Exercise goal> When the word "README" appears in a line of the data below, list that line.

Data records
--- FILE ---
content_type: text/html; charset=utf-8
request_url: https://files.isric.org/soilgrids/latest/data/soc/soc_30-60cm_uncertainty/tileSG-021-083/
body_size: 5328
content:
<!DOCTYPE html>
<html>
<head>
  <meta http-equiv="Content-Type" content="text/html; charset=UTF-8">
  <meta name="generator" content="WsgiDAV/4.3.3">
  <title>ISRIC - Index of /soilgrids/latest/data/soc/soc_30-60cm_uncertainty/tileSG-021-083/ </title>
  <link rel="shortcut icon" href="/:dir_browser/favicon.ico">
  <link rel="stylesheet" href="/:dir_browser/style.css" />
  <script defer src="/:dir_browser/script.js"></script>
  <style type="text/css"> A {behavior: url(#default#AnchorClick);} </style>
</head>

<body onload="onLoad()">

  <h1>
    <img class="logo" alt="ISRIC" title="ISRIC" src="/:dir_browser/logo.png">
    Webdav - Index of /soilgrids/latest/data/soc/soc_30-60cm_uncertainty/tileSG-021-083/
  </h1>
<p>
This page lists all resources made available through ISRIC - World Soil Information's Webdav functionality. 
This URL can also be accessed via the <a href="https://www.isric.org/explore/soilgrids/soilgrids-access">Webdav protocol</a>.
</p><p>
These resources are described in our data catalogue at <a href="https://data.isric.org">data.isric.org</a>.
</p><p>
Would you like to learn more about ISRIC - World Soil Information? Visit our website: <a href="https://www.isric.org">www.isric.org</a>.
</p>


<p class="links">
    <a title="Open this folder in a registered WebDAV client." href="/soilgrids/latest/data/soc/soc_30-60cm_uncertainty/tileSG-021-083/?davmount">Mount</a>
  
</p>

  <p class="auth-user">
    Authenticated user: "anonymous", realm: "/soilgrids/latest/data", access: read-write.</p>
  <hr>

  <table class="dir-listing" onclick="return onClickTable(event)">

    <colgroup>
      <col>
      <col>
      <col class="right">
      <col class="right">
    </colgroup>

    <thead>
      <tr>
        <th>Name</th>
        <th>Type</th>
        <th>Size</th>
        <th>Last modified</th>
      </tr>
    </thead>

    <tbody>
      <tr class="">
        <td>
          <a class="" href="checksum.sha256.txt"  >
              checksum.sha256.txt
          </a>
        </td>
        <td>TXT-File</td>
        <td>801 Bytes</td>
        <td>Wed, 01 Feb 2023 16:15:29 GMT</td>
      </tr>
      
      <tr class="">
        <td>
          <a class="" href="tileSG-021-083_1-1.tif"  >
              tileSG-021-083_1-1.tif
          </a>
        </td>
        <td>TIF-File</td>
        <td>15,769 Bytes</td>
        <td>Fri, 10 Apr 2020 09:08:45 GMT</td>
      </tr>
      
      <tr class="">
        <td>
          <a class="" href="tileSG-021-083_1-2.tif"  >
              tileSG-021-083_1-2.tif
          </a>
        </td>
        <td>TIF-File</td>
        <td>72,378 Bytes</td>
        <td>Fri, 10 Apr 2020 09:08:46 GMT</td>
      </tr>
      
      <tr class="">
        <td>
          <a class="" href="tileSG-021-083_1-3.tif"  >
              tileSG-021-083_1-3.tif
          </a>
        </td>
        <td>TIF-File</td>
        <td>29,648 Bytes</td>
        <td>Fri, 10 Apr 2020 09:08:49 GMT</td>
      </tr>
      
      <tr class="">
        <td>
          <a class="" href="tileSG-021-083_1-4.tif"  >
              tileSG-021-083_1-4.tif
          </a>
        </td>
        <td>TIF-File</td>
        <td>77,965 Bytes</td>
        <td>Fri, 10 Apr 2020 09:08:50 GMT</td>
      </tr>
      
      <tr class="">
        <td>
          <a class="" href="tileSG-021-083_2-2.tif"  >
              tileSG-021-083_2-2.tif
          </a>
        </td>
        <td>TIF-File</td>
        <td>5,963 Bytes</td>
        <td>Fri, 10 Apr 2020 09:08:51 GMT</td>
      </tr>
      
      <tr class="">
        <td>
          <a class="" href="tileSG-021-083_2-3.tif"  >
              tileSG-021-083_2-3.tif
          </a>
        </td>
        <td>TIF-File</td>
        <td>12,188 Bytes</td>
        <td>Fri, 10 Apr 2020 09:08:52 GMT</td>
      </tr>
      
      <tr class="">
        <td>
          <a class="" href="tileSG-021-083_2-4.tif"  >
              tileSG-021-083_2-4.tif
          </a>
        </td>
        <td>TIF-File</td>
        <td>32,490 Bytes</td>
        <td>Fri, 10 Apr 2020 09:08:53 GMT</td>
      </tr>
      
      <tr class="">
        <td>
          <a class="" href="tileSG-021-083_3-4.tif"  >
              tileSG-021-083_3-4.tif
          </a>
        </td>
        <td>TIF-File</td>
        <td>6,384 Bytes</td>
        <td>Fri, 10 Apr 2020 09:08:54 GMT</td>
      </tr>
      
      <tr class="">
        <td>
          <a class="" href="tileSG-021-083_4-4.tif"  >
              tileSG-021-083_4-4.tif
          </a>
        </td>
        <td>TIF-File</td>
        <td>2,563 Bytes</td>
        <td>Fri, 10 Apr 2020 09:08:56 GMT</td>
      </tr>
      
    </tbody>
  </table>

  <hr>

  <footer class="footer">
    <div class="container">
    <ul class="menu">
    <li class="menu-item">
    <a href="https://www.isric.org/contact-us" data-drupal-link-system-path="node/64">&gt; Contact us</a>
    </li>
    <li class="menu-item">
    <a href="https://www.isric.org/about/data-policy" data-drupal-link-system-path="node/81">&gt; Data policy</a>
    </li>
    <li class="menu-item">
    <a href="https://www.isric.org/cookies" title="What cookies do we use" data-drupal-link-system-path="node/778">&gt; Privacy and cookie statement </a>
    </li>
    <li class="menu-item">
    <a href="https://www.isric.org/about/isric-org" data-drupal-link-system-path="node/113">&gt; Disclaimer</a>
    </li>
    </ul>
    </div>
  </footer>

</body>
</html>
* * *
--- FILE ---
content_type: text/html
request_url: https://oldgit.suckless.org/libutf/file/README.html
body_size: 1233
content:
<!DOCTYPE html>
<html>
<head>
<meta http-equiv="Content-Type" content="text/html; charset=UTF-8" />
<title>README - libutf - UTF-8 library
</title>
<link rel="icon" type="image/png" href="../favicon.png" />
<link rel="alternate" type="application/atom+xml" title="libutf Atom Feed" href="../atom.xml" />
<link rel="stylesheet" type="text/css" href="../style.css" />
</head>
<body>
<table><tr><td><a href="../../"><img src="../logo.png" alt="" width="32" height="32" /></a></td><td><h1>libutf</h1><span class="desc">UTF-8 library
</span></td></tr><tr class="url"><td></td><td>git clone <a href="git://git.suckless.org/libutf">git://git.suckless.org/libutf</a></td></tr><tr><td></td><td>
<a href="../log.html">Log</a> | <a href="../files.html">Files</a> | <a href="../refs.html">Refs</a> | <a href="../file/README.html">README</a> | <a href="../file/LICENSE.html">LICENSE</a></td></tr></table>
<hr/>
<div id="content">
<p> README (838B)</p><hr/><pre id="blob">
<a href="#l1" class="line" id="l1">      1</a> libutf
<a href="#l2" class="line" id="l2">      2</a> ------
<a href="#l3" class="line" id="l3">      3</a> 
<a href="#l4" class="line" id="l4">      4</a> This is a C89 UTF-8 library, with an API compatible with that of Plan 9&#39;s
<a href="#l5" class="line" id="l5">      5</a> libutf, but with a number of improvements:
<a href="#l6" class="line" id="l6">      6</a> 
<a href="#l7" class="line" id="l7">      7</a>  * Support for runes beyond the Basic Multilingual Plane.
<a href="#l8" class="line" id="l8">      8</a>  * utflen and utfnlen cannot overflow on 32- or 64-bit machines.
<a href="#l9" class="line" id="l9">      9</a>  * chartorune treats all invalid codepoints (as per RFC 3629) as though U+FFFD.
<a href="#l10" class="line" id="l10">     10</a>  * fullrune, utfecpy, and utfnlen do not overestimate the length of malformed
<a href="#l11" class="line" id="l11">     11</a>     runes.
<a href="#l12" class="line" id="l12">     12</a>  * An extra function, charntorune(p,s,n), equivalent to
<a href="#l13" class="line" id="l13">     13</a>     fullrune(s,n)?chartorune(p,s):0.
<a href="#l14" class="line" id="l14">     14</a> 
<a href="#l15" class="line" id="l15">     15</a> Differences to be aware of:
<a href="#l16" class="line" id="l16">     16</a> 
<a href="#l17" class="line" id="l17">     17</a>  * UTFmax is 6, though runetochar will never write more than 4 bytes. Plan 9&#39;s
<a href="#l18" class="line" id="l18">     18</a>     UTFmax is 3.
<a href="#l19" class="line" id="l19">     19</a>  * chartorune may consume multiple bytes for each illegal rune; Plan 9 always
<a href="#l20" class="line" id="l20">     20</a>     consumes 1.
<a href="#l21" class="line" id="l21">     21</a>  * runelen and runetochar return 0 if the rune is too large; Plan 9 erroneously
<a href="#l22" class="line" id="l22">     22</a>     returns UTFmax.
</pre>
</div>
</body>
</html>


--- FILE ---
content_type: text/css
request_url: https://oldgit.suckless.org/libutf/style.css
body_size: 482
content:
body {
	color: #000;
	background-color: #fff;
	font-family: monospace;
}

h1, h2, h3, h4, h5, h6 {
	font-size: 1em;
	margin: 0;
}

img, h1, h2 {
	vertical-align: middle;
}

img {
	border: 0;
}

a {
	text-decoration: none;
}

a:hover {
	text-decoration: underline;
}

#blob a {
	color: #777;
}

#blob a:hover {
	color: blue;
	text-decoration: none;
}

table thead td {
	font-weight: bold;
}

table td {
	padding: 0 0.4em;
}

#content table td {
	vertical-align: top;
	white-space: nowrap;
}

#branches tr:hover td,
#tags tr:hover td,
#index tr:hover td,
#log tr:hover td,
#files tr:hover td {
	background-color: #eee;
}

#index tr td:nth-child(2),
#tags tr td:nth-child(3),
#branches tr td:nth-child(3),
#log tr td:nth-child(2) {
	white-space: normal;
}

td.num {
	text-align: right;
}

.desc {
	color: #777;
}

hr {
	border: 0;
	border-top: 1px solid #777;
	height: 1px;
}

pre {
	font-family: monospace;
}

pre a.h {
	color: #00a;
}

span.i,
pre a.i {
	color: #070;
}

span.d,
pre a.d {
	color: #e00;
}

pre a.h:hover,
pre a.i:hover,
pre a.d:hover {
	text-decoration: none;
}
--
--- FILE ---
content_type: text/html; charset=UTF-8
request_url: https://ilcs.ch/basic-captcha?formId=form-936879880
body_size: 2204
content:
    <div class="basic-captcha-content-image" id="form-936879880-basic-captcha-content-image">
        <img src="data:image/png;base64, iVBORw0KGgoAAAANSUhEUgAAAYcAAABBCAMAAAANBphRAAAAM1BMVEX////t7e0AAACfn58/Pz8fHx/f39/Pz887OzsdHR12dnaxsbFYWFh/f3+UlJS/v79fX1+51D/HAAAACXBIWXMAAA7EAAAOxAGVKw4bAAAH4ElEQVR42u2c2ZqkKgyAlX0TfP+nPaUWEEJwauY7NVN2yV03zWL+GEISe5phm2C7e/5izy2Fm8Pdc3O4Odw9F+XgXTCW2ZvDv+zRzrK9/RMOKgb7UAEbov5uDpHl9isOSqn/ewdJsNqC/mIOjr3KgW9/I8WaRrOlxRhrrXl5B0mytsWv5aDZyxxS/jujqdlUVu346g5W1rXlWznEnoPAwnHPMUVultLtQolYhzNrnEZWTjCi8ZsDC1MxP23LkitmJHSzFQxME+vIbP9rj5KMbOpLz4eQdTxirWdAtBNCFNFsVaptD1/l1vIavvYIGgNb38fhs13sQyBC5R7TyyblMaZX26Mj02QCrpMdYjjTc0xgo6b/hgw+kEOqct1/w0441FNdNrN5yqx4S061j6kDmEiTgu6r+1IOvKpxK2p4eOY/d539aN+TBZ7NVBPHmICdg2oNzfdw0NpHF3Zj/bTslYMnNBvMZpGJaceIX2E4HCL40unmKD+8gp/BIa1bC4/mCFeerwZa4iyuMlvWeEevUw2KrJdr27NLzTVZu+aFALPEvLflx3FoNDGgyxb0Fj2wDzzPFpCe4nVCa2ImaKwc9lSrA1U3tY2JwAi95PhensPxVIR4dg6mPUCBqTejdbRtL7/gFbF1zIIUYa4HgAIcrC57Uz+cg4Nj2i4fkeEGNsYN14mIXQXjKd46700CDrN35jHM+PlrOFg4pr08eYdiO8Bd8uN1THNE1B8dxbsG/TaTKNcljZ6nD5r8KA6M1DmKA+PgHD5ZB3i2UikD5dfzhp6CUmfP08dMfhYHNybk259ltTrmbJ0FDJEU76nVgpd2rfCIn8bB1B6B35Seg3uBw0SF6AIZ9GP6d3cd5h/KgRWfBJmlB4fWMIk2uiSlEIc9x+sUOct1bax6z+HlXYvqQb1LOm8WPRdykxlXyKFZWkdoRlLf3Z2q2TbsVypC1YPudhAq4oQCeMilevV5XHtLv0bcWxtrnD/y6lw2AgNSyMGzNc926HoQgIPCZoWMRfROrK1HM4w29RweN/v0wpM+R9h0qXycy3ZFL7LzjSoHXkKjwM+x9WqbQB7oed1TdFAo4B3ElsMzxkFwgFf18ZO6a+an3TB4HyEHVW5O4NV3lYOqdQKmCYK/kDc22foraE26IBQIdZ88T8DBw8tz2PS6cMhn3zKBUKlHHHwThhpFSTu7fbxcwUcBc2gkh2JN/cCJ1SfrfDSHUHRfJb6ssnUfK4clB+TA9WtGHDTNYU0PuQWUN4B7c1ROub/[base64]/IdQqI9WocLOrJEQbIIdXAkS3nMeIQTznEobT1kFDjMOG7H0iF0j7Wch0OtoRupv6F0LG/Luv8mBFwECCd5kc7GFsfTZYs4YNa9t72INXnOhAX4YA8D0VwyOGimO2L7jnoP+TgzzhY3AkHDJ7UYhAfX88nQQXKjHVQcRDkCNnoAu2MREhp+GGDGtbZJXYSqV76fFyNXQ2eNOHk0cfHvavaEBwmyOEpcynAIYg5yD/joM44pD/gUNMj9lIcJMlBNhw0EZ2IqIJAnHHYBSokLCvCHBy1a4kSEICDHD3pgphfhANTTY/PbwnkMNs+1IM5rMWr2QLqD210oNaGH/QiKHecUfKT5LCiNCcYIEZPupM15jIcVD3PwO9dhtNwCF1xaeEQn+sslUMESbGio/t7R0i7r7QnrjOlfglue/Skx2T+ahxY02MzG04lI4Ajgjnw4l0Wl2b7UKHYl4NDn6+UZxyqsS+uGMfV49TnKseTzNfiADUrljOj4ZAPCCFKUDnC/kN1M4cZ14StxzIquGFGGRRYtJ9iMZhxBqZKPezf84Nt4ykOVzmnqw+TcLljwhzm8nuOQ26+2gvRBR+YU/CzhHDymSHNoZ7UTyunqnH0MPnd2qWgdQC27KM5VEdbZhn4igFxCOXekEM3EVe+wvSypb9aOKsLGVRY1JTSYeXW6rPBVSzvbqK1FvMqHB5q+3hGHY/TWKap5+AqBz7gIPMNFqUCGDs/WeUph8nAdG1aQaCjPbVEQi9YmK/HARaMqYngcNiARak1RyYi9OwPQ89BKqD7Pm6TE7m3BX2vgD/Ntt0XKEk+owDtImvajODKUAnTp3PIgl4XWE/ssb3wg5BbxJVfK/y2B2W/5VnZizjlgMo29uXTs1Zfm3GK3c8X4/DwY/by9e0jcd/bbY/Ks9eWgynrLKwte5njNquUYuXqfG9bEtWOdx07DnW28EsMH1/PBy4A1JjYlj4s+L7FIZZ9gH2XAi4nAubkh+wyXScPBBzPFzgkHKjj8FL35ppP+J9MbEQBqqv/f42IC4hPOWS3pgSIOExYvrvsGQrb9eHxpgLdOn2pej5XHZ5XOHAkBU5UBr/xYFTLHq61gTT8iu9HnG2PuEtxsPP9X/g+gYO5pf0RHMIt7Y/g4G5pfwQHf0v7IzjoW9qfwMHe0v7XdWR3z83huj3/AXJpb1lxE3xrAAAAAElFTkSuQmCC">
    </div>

Exercise solution>
request_url: https://oldgit.suckless.org/libutf/file/README.html
<title>README - libutf - UTF-8 library
<a href="../log.html">Log</a> | <a href="../files.html">Files</a> | <a href="../refs.html">Refs</a> | <a href="../file/README.html">README</a> | <a href="../file/LICENSE.html">LICENSE</a></td></tr></table>
<p> README (838B)</p><hr/><pre id="blob">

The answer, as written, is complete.